楼信不似他有上辈子记忆,他这么折辱楼信,不仅没被伺机报复。
他还替自己疗伤,又偷亲了自己。
齐暄摸了摸自己的嘴唇,心中酸涩。
整整两世,他都为楼信主动的亲吻悸动不已。
他还真是下贱,楼信稍微待他好些,他就容易心软。
楼信向来待每个人都很好,那样的好,常常发乎责任,好比上辈子,大祭司要楼信发誓追随自己,楼信真的不惜离开家族,一路陪着他扫清障碍,助他继承大统,却在他暴露心思后,毅然离去。
他总想着楼信待自己是特别的,就像现在楼信会出于奴后的义务吻他,替他疗伤,任他肆意玩弄,一一受下。
齐暄一开始就料定了若是告知陆家把他送过来做什么,楼信很可能不会反抗,他太了解楼信的性子,这么做,他果真如愿得到了楼信。
既然楼信这么负责,那就干脆让人负责一辈子。锁在他身边,哪也去不了。
如此想着,他搂紧楼信。
朝会上,众人进来请安过后看到侍立在陛下身边瘦削的青年时皆吃了一惊。
青年大半张脸庞覆着银质面具,看不清长相,隐约可见下颔流畅的线条,墨发歪扎在脑后,一袭青衫衬得他如修竹般清雅。

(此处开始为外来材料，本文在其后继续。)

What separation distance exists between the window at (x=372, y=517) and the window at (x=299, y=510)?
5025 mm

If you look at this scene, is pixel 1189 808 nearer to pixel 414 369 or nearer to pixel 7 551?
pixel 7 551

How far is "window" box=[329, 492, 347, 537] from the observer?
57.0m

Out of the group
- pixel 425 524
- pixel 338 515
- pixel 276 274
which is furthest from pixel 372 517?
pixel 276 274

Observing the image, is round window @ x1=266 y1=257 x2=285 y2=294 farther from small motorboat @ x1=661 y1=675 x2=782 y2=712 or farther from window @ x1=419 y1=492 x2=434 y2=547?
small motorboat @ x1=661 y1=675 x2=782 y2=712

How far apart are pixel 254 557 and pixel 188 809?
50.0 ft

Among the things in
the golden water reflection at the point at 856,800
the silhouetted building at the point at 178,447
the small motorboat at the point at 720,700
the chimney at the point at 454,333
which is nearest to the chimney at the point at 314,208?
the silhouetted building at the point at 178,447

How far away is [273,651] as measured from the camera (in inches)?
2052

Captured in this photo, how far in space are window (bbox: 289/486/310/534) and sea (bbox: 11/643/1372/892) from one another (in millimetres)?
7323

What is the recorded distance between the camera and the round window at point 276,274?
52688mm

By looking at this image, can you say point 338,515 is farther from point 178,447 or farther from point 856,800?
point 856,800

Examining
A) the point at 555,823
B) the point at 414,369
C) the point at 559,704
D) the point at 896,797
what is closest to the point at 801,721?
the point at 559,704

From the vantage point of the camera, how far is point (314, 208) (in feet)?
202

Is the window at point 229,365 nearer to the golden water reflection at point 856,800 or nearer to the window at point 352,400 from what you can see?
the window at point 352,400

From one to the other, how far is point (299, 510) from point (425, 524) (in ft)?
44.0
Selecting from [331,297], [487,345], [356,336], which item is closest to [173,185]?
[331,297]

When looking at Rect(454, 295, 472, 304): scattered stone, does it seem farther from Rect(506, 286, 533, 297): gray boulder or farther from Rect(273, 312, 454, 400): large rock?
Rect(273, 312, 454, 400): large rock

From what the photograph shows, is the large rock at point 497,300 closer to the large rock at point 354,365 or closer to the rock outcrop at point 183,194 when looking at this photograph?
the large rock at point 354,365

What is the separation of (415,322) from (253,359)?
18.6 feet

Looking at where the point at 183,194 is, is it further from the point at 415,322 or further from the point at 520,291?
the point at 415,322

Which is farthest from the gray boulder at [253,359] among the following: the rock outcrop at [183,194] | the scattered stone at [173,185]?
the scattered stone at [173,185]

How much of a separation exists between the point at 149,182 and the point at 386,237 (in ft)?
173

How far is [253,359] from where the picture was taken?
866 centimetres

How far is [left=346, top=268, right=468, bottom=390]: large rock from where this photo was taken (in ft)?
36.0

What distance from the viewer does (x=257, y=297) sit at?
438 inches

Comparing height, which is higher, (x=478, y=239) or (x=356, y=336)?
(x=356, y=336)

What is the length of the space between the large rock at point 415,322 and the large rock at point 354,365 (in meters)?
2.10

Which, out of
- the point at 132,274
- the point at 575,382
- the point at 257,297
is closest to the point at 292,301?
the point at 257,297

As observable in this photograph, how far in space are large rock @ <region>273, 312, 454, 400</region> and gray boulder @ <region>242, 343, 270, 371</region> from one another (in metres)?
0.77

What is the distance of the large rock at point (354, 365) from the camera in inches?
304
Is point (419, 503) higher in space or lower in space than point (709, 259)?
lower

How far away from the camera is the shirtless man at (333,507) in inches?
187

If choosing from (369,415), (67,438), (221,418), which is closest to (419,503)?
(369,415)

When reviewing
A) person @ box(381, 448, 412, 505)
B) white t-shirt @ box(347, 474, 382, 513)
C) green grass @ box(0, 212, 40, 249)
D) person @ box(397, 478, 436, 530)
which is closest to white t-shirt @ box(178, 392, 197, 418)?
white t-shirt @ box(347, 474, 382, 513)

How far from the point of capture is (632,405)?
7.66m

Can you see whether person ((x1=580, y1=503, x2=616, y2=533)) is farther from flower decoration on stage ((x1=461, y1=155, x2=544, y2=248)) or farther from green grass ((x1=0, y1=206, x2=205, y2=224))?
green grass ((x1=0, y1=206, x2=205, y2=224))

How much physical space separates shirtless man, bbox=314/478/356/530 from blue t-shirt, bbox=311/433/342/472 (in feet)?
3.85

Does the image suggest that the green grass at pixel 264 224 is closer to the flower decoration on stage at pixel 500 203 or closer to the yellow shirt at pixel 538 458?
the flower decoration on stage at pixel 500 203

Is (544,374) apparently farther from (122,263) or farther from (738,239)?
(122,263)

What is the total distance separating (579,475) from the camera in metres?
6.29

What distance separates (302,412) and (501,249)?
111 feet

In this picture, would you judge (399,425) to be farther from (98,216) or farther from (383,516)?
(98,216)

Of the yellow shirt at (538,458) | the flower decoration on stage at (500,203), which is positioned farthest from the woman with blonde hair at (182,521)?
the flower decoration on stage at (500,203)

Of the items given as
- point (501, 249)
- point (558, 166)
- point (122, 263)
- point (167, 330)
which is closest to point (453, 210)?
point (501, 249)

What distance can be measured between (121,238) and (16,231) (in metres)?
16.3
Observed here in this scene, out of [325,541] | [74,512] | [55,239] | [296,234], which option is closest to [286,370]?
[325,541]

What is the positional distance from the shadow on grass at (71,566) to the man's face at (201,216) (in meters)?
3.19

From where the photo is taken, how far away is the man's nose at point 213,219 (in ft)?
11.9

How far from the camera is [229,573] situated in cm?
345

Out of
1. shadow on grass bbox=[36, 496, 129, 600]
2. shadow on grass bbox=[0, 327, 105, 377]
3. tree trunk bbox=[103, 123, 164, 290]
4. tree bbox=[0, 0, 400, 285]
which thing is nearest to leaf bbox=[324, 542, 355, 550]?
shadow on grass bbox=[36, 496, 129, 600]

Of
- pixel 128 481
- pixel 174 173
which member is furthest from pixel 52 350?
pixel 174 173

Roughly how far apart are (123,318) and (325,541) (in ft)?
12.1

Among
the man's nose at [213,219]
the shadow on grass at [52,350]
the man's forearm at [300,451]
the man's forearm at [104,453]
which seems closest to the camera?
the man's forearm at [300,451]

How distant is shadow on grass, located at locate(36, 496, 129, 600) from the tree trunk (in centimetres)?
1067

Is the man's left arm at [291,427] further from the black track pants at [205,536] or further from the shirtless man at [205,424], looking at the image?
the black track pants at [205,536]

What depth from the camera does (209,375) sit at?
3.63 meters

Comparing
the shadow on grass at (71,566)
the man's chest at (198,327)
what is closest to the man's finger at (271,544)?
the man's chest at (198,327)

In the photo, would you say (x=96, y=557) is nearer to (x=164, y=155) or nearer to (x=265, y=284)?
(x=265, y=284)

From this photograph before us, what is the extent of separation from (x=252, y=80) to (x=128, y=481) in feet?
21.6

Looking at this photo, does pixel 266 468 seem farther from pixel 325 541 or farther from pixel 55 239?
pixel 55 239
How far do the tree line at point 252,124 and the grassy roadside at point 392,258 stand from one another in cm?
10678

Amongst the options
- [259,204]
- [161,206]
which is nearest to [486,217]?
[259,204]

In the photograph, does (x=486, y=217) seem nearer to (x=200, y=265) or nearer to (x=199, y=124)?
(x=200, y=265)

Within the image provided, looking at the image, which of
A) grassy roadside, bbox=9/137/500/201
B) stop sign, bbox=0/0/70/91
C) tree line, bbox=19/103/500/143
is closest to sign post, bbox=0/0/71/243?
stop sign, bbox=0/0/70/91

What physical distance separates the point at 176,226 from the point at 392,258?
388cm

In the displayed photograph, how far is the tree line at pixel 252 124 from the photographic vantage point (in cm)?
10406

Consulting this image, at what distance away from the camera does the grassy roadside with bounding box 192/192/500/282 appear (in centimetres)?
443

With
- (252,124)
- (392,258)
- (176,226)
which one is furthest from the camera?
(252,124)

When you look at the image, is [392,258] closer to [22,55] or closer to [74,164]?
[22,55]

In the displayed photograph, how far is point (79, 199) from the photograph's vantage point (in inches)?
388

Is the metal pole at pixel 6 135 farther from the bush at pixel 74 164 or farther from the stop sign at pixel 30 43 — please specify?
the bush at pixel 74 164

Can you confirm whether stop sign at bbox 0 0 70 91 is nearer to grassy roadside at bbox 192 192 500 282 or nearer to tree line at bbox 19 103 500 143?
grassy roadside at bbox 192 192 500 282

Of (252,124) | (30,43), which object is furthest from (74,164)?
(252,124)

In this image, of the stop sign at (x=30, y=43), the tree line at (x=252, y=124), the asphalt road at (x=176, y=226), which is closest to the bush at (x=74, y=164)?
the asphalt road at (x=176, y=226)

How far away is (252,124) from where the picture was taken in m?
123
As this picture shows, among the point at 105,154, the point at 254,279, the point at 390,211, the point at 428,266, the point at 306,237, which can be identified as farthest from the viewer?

那个自从陛下登基后莫名消失的楼大人垂首站在陛下身旁,情绪莫测。
一些了解其中弯绕的臣子纷纷将目光落到丞相身上,还有瞧着楼信的,就等着看好戏。
陛下倚重的宠臣,陪陛下同甘共苦的幼时玩伴回来了,还与陛下一同出现。
在陆家大公子没进宫前,上京不少人都在猜测陛下会立这个大祭司非常喜爱的青年做皇后,不想被陆家截了胡,只因陛下当年平叛时兵力不足,不得已向陆家借兵,将后位许给了陆家。
登基后,陛下果然允诺,但陆丞相费尽心思塞进宫的大儿子却只做了奴后。
多年情谊与被迫迎娶,陛下会选择谁不言而喻。
楼信忍着下身的不适,站在齐暄龙椅旁,经过一晚上的恢复,他的花穴又窄了些,几乎要含不住那根玉势,玉势存在感太强,因着他的站姿渐渐往下滑。花穴头一次这么长时间含东西,还是不能适应异物在里面的感觉,急不可耐想把它排出。
楼信生生忍着,抬头想分散注意,刚抬头就被这些或探究,或好奇,或狎昵的视线打量得发怵,求救似的看着齐暄。
这些视线,上辈子他以真容独自从椒房殿出去散心时,也在那些宫女太监眼中见过。
甚至有个大胆的宫女问:“您是陛下养在宫中的小皇后吗?”
楼信:……
他虽未及冠,可也十九了,哪里小。再者说,齐暄不也才比自己长一岁。
打那以后,楼信再没敢出过椒房殿。
收到求助的齐暄冲他笑了笑,指着身后垂落的水晶帘,示意他拨开进去。
楼信不疑有他,真在众目睽睽下坐到了珠帘后,玉势被椅子顶得推到了里面,刺激得他差点出声。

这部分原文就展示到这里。